Manitoba looks to fund treatment facility for severe addiction
For years, those approved for treatment would have to leave the province
The Manitoba government is looking for a treatment facility that can handle people with severe addiction and mental health disorders.
"For years, those approved for treatment for severe addiction and mental health disorders would have to leave the province to receive these services," said Health Minister Cameron Friesen in a press release.
The government will issue a request for proposals later this month to find a residential addictions facility within Manitoba that can provide services here, he said.
From 2013 to 2017, funding for out-of-province treatment was provided to 39 Manitobans diagnosed with severe addiction and mental health disorders, such as post-traumatic stress disorder (PTSD), anxiety and depression, said the news release from the province.
The tendering process will help determine the eventual value of the contract, the news release stated, adding it is expected the costs per client could be substantially less than sending people to out-of-province facilities.
Friesen said it's a six-figure price tag to send those in the throes of addiction elsewhere when Manitoba's support agencies are not enough.
Flight tickets scrapped
He believes the government may save money because "we won't be sending and paying for airline tickets to send people out of province and reinvest that amount in capacity here at home," he told reporters at the Manitoba Legislature.
The amount of beds would be determined through the RFP process, Friesen said.
When asked if the planned Bruce Oake Recovery Centre adheres to the necessary parameters, Friesen said it is the type of facility that may want to apply.
"I won't start listing the facilities' names, but we know that there are groups out there with expertise in addictions treatment."
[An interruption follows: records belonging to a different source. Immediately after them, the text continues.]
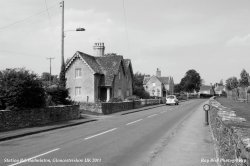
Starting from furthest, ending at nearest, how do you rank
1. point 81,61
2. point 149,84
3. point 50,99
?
point 149,84 → point 81,61 → point 50,99

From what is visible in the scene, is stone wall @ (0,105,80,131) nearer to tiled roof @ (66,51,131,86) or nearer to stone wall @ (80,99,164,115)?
stone wall @ (80,99,164,115)

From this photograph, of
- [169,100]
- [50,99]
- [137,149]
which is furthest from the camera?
[169,100]

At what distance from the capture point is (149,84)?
10981 cm

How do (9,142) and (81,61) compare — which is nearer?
(9,142)

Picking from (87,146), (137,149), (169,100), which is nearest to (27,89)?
Result: (87,146)

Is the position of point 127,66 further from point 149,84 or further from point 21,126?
point 149,84

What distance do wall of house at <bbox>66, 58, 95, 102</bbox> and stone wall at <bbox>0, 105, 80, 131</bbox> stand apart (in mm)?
22409

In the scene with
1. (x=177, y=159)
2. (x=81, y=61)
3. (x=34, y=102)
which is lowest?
(x=177, y=159)

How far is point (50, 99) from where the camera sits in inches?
1102

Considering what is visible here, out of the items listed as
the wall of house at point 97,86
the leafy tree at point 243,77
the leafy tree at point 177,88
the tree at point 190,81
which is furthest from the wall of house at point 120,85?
the tree at point 190,81

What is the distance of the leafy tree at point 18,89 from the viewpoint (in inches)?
786

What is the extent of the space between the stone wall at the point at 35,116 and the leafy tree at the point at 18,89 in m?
0.54

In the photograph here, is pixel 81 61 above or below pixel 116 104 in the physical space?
above

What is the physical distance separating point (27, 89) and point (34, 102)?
3.95 feet
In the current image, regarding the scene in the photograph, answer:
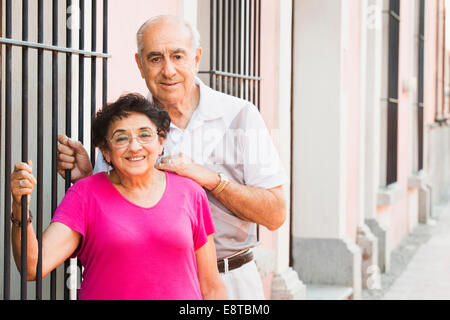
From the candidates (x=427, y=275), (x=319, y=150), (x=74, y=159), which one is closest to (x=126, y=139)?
(x=74, y=159)

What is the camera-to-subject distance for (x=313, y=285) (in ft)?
23.8

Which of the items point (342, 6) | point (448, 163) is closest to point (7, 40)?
point (342, 6)

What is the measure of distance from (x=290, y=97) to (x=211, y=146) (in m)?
3.81

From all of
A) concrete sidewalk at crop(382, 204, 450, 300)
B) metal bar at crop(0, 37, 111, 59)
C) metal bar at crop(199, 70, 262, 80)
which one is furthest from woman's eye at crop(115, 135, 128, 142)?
concrete sidewalk at crop(382, 204, 450, 300)

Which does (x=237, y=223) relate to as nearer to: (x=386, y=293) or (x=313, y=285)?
(x=313, y=285)

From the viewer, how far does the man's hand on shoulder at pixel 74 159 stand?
2764mm

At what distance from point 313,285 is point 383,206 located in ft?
9.49

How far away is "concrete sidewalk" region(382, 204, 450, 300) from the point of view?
781 cm

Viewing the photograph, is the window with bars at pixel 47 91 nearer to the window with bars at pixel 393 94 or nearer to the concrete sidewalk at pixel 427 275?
the concrete sidewalk at pixel 427 275

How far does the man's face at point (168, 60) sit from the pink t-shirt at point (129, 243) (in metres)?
0.38

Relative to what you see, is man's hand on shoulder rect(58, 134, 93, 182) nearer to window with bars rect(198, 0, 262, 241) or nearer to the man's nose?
the man's nose

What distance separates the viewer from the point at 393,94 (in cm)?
1058

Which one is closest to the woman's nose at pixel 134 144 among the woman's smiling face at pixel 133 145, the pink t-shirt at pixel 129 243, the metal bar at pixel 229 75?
the woman's smiling face at pixel 133 145

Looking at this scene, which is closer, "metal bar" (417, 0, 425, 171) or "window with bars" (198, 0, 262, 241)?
"window with bars" (198, 0, 262, 241)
The minister said the tender will close 30 days after posting, with the awarding of the contract expected shortly after that.
The province is entering this process to meet a recommendation in Manitoba's new strategy for mental health and addictions services, referred to as the Virgo report.
In the past 10 weeks, four Rapid Access to Addictions Medicine (RAAM) clinics have opened and treated more than 250 patients in Winnipeg, Thompson and Brandon, with a fifth location opening soon in Selkirk, Friesen said.
And six new mental health beds were also opened earlier this year at Winnipeg's Health Science Centre, while a dozen additional women's addiction treatment beds were opened at the Addictions Foundation of Manitoba's Portage Avenue centre in Winnipeg.